[Your tasks]
[A] In the Dunsterforce account, on what date did the War Office disband Dunsterforce?
[B] Extend the Dunsterforce account past its final sentence.

[Text provided]
......

More British reinforcements arrived, including troops from 39th Infantry Brigade and two Royal Air Force Martinsyde fighter-bombers. But the local forces frequently melted away when attacked or failed to follow orders. Leith-Ross noted that during one engagement ‘the Armenians instead of holding on to the Binagardy position fled at the first attack’.

He also witnessed Armenian women fighting in the trenches:

‘There were many women who did this, for they had lost their homes and had nowhere else to go. They preferred to take their chances with their own men, rather than remain behind unprotected’.

On 1 September 1918, large Turkish regular forces and Muslim tribesmen launched co-ordinated offensives against both Baku and Hamadan. Baku fell on 14 September.

Dunsterville evacuated his force back to Enzeli and then Hamadan, leaving 180 soldiers dead or captured. He was accompanied by thousands of Armenian refugees.

Judging the missions

Luckily, the Turks greatly overestimated Dunsterforce’s strength. Once it was back in northern Persia they suspended their drive from Tabriz towards Hamadan. This provided some security to the right flank of the British forces in Mesopotamia, one of the original goals of the mission.

The War Office disbanded Dunsterforce on 22 September 1918. Most of the surviving men returned to their original units.

The resources available to Dunsterville, both in terms of men and equipment, were insufficient to accomplish the mission’s main goals of holding oil-rich Baku before advancing to Tiflis or securing the railway network. The British also struggled to mobilise the residents of Baku, who were too preoccupied with infighting to mount a united defence.

Despite this, Britain’s wartime prime minister David Lloyd George believed Dunsterforce succeeded in keeping the Ottomans and Germans from acquiring much-needed oil for six crucial weeks in August and September 1918. This was a period in which the war was decided by victories over Germany on the Western Front, and defeats of the Ottomans in Mesopotamia, Palestine, and Salonika.

On 30 October 1918, the Ottoman Empire signed the Armistice of Mudros with the Allies, so its occupation of Baku and the oilfields was short lived.

Special Force

They may not have achieved all their objectives, but the men of Dunsterforce exhibited the kind of courage and endurance that we often associate with Special Forces missions.

In northern Persia and the Caucasus the conditions in which they travelled and fought were extreme. Marches of up to 30 miles per day in temperatures topping 50C, or plummeting to -40C in the mountain passes, were routine.

They were cut off from immediate reinforcements and lacked a reliable supply line. It also took great skill to drive and maintain a column of basic motor vehicles across such terrain. The men of Dunsterforce were often treated as unwelcome strangers in lands wracked by famine, war, genocide, and civil unrest. But they tried to work with local groups against a common enemy.

......

[Listed records]
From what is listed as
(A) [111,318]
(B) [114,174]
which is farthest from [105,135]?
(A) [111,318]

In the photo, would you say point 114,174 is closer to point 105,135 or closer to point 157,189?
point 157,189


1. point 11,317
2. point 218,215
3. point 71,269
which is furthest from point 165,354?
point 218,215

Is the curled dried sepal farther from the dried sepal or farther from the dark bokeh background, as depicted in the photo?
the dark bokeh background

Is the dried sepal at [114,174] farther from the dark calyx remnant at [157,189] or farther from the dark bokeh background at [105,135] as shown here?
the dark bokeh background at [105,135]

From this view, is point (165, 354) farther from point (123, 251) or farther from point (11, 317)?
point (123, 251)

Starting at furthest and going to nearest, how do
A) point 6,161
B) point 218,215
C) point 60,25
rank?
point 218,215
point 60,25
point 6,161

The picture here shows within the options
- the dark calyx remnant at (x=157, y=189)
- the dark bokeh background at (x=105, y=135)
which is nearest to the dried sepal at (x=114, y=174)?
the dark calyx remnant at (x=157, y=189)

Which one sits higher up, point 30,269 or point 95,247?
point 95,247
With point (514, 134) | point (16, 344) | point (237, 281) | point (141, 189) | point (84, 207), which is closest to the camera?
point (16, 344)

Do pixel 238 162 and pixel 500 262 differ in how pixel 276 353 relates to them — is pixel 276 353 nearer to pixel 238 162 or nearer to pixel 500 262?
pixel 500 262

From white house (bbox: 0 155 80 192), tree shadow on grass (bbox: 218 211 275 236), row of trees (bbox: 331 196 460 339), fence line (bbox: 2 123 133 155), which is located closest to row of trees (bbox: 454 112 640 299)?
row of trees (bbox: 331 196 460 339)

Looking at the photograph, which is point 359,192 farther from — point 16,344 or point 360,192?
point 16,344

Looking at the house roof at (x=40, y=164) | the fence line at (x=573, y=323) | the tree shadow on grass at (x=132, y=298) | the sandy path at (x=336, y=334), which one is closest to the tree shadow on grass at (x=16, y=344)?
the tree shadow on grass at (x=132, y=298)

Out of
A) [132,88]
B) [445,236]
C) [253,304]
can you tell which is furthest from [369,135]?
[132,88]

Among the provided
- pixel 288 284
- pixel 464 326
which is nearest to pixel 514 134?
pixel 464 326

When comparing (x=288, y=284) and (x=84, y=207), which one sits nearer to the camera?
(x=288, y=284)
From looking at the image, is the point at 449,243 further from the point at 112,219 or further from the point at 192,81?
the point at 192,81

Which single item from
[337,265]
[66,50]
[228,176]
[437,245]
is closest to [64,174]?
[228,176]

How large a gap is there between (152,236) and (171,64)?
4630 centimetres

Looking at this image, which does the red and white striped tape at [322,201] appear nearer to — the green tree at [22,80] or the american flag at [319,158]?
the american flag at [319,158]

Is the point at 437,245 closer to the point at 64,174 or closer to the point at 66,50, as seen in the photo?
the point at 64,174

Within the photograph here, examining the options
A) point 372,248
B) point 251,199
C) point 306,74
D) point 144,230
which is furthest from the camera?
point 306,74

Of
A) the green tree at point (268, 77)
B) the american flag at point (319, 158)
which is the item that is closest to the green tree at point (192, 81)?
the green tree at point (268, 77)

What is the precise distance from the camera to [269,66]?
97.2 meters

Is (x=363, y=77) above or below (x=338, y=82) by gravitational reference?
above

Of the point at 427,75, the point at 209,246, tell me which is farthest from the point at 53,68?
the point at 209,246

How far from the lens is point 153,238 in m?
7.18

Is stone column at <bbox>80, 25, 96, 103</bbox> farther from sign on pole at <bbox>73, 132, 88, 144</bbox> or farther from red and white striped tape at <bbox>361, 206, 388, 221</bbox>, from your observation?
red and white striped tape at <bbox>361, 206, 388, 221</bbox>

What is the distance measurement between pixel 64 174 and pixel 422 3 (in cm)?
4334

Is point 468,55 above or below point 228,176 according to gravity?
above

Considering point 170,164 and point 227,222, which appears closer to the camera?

......

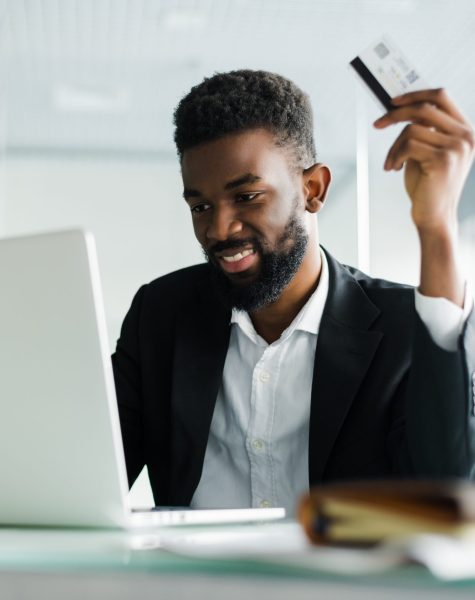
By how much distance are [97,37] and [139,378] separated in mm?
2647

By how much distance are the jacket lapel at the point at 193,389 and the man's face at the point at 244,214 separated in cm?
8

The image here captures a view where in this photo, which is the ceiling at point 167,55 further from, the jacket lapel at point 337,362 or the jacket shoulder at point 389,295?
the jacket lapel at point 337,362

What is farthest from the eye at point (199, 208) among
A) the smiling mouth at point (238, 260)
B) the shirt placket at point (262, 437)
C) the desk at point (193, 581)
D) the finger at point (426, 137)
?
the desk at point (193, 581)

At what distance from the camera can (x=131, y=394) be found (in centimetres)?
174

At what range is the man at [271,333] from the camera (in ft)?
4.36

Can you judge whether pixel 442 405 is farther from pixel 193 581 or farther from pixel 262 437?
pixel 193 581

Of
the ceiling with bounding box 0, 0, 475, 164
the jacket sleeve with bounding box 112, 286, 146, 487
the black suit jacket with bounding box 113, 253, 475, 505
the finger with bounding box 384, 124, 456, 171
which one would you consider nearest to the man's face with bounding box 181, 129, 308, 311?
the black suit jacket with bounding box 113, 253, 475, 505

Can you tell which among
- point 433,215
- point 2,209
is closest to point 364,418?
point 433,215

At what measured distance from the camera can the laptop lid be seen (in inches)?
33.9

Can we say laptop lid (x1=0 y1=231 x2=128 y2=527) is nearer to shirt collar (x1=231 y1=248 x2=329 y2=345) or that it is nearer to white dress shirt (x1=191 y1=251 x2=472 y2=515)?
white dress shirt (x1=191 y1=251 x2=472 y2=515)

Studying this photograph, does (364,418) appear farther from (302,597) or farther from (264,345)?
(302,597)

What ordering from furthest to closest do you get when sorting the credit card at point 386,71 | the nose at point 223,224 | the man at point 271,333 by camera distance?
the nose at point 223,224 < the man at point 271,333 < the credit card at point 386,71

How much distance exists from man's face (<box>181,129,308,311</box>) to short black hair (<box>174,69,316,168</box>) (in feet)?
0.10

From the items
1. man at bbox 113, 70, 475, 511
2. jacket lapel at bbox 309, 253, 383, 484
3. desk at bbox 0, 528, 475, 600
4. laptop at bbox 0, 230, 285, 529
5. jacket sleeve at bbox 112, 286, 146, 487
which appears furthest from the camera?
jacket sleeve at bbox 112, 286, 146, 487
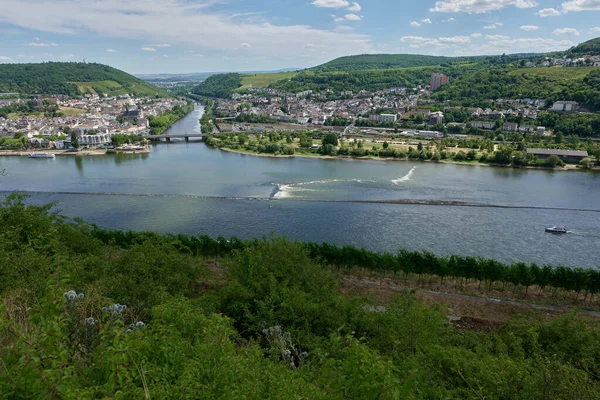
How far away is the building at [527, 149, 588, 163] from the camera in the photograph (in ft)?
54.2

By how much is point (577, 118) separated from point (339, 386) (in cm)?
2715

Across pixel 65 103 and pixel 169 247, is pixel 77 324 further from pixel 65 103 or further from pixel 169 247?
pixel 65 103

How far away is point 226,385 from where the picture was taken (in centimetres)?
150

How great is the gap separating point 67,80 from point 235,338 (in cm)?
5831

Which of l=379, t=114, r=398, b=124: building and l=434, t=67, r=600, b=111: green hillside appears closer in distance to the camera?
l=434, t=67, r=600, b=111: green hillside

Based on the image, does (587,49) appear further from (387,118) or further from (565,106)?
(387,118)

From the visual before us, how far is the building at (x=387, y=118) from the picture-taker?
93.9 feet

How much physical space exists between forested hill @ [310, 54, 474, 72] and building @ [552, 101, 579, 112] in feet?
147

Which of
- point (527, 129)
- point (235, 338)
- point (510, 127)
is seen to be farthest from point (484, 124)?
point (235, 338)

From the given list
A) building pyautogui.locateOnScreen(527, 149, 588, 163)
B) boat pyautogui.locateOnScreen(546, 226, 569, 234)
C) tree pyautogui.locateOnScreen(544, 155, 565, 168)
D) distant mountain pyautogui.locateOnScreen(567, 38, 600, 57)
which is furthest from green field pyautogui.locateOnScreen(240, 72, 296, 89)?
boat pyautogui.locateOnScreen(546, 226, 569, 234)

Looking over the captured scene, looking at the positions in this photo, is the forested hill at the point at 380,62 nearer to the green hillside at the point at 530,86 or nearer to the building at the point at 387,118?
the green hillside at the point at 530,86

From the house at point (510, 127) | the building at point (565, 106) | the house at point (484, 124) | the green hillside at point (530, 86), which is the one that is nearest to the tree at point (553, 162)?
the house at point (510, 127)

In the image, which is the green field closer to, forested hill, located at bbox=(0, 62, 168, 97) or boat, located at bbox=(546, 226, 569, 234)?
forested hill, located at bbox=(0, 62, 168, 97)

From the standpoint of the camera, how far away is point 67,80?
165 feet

......

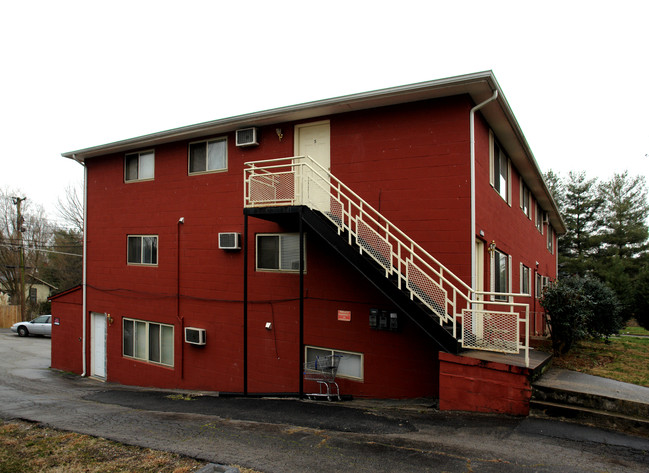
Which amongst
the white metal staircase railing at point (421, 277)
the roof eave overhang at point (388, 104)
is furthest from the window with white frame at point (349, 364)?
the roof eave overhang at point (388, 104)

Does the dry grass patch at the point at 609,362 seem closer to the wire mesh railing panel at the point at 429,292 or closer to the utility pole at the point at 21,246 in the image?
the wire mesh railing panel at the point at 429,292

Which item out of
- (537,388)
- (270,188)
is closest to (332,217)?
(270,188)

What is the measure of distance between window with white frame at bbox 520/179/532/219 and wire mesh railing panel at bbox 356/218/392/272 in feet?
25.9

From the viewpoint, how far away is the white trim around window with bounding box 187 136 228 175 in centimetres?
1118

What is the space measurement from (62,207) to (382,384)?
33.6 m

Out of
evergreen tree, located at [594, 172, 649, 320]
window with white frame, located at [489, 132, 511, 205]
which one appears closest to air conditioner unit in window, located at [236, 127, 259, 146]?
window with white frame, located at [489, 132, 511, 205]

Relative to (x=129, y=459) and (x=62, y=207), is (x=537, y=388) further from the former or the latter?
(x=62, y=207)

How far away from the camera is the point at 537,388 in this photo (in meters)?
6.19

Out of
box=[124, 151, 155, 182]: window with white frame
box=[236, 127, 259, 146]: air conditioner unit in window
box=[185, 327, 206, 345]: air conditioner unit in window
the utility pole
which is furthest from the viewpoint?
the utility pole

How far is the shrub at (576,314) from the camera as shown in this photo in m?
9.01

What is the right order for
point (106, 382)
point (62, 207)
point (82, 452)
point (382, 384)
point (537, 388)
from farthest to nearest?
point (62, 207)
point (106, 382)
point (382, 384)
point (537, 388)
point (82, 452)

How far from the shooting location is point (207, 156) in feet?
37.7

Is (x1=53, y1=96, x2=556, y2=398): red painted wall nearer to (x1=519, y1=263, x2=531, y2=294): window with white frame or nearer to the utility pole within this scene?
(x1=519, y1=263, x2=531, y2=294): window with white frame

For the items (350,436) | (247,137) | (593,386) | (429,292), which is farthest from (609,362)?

......

[Outputs by task]
[A] 22 September 1918.

[B]
Biography

William Leith-Ross (1884-1960) was born on 14 November 1884 at Meerut in India. He was the son of John Leith-Ross, laird of Arnage Castle near Ellon in Aberdeenshire, and Frances Forbes Lamond. He had one brother, John, and a sister, Elena Violet.

After completing his education, William was commissioned as a second lieutenant on the Indian Army’s Unattached List in January 1904 and posted to 2nd Battalion The North Staffordshire Regiment in Dugshai. The following year he joined the 77th Moplah Rifles in Bangalore and was also appointed an extra aide-de-camp to the Prince and Princess of Wales during their visit to India.

In 1907 Leith-Ross’s regiment was disbanded. After commanding the escort to the Colours as they were laid up in St Mark’s Cathedral, Bangalore, he was posted to 55th Coke’s Rifles (Frontier Force) in October. The 55th were stationed on the North West Frontier and in April-June 1908 Leith-Ross took part in the Mohmand Expedition against one of the region’s rebellious tribes.

He married Elizabeth Martin Stewart in 1914 and the couple had two children, Jean Leith and Doreen Stewart.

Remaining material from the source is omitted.